*Supplied information*.
— START —
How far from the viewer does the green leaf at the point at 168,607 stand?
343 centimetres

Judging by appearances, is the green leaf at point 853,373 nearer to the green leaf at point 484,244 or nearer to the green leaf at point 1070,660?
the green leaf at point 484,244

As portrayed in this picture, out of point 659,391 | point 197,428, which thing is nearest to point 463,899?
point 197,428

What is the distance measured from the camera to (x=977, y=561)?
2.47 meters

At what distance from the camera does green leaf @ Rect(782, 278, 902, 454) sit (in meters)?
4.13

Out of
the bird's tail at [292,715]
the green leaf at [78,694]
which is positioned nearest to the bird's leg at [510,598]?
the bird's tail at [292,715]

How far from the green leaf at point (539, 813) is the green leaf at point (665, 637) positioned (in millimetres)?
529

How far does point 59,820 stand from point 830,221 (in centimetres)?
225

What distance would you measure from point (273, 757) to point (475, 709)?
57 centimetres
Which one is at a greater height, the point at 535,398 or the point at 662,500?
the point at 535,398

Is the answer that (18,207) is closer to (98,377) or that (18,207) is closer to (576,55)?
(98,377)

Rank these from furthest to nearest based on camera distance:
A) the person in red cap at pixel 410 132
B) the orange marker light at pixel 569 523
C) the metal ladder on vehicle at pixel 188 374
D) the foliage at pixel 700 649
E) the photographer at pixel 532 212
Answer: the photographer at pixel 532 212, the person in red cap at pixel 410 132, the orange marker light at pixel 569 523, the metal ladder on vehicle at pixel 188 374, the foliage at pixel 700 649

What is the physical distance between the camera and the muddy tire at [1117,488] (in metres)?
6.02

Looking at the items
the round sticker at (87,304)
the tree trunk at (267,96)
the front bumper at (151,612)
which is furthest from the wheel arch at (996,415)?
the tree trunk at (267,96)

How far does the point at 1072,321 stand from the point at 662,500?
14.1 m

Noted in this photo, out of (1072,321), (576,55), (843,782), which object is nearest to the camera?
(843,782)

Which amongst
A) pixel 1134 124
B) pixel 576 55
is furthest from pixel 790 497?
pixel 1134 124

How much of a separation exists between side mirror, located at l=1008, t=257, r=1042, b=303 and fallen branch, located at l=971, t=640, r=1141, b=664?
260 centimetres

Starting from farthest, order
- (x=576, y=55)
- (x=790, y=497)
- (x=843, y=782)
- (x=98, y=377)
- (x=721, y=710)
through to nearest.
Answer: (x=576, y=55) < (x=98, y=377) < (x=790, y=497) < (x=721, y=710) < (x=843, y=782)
— END —
Copy the records from the line with "Starting from farthest, order" through the last line, changing "nearest" to "closest" and leaving the rest untouched.

Starting from farthest, order
- (x=576, y=55)
- (x=790, y=497)
- (x=843, y=782)
- (x=98, y=377)
- (x=721, y=710)
through to closest.
Answer: (x=576, y=55) < (x=98, y=377) < (x=790, y=497) < (x=721, y=710) < (x=843, y=782)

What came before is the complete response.